Source passage
MOBILE IMMUNIZATION TEAM in northern Nigeria carries insulated boxes of oral polio vaccine during a mass-vaccination campaign in early October. Image: UNICEF/HQ04-0733/MUDI YAHAYA

The celebration started January 15, 2004, when health ministers of the last six countries where the poliovirus still circulated--Afghanistan, India, Pakistan, Egypt, Nigeria and Niger--gathered in Geneva to commence a very public countdown. After 15 years and some $3 billion, the Global Polio Eradication Initiative was going to halt all transmission of the "wild" virus by the end of the year and thereafter consign polio to the same fate as smallpox, declared officially banished in 1980.

Unfortunately, polio has proved to be a much trickier disease, and the world is a different place than it was in the 1970s. Rather than having been eliminated, polio is now present in 10 countries. The polio program has succeeded in many difficult areas, says University of Pittsburgh professor D. A. Henderson, who led the smallpox eradication program and guided polio eradication in the Americas. "But at this time they're running into some very heavy weather," he warns.

Polio's perfect storm started in the summer of 2003 in northern Nigeria. In the Kano state, politicians and clerics claimed that the polio vaccine was a "Western" ploy, tainted with HIV or with hormones meant to render Muslim women infertile. The resulting resistance to the eradication program led to immunizations being suspended for 11 months. By the summer of 2004, outbreaks in Nigeria had spread to 10 surrounding nations that had been polio-free for years, leaving nearly 700 children paralyzed and reestablishing polio in four countries.

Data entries
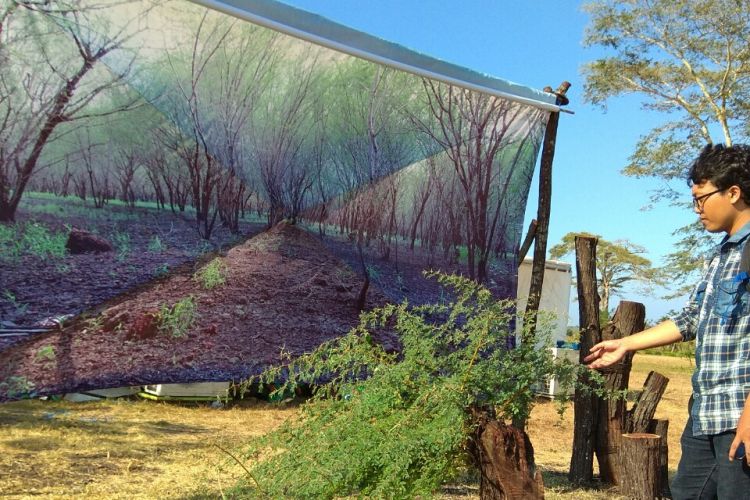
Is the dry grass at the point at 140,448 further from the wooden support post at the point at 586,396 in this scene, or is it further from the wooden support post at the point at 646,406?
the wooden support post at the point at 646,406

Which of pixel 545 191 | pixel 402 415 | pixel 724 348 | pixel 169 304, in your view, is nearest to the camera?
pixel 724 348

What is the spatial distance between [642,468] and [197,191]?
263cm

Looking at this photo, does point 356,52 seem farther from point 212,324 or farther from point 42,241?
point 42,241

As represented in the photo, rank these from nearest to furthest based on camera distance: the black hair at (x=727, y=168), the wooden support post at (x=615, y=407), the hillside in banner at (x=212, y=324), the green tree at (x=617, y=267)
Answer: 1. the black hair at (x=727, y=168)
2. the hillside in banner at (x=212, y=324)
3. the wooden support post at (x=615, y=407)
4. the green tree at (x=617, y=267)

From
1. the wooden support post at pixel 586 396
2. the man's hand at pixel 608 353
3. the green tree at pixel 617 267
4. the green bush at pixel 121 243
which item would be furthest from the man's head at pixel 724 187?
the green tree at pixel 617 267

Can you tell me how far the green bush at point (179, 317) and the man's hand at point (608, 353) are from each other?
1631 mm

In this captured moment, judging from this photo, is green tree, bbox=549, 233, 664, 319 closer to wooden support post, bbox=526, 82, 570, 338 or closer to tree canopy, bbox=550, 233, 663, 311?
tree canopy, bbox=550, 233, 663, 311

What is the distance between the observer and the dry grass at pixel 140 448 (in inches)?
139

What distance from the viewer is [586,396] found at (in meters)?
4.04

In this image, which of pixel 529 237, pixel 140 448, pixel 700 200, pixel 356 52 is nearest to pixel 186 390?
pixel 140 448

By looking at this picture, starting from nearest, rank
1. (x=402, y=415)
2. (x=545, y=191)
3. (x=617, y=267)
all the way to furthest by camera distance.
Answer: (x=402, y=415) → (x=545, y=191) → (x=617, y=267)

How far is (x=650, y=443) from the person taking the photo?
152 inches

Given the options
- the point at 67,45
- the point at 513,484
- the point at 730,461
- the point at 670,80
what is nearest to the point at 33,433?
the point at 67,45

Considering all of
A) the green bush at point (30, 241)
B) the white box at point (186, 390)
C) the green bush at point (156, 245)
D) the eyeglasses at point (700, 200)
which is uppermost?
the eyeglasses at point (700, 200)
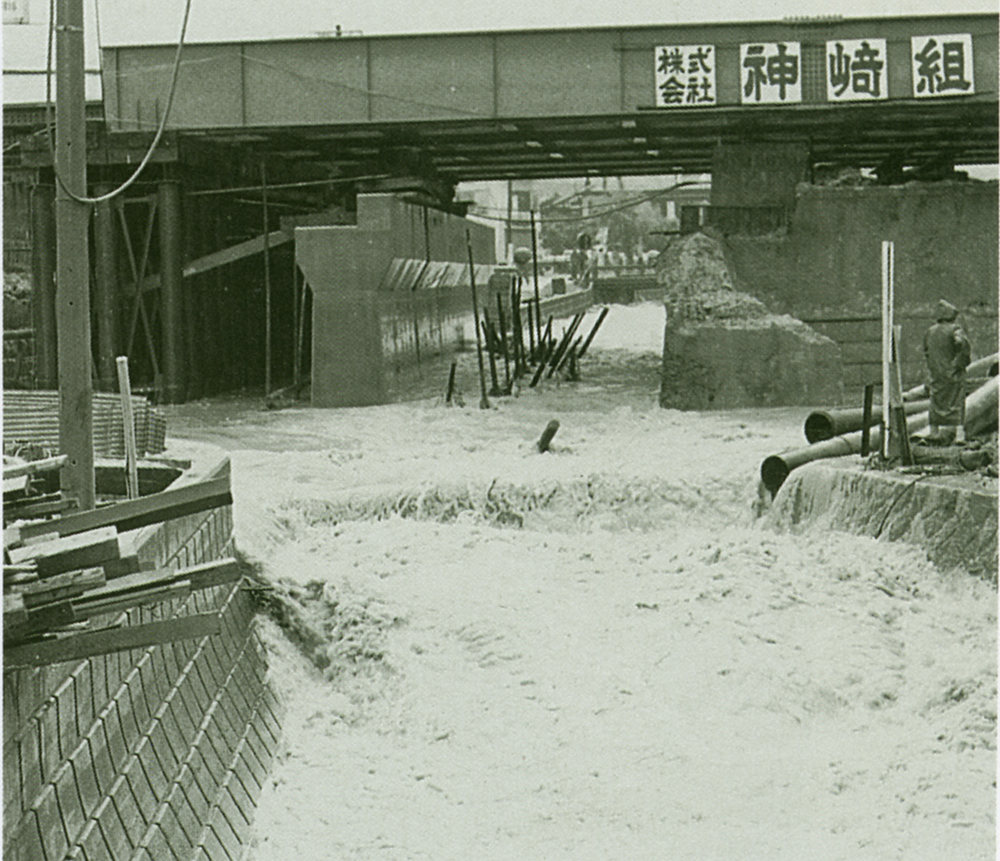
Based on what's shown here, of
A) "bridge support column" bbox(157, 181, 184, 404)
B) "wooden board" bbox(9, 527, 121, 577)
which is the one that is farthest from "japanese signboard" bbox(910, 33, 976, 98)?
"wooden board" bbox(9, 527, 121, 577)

Prompt 1
Please reproduce, word for word, the part of the polio eradication passage that opens with the words containing "MOBILE IMMUNIZATION TEAM" and closes with "banished in 1980.".
Prompt 2
According to the polio eradication passage, for how long were immunizations suspended in Nigeria?
Prompt 3
List the countries that the polio eradication passage names as the last six where the poliovirus still circulated in January 2004.

Written reply 1
MOBILE IMMUNIZATION TEAM in northern Nigeria carries insulated boxes of oral polio vaccine during a mass-vaccination campaign in early October. Image: UNICEF/HQ04-0733/MUDI YAHAYA

The celebration started January 15, 2004, when health ministers of the last six countries where the poliovirus still circulated--Afghanistan, India, Pakistan, Egypt, Nigeria and Niger--gathered in Geneva to commence a very public countdown. After 15 years and some $3 billion, the Global Polio Eradication Initiative was going to halt all transmission of the "wild" virus by the end of the year and thereafter consign polio to the same fate as smallpox, declared officially banished in 1980.

Written reply 2
11 months

Written reply 3
Afghanistan, India, Pakistan, Egypt, Nigeria, Niger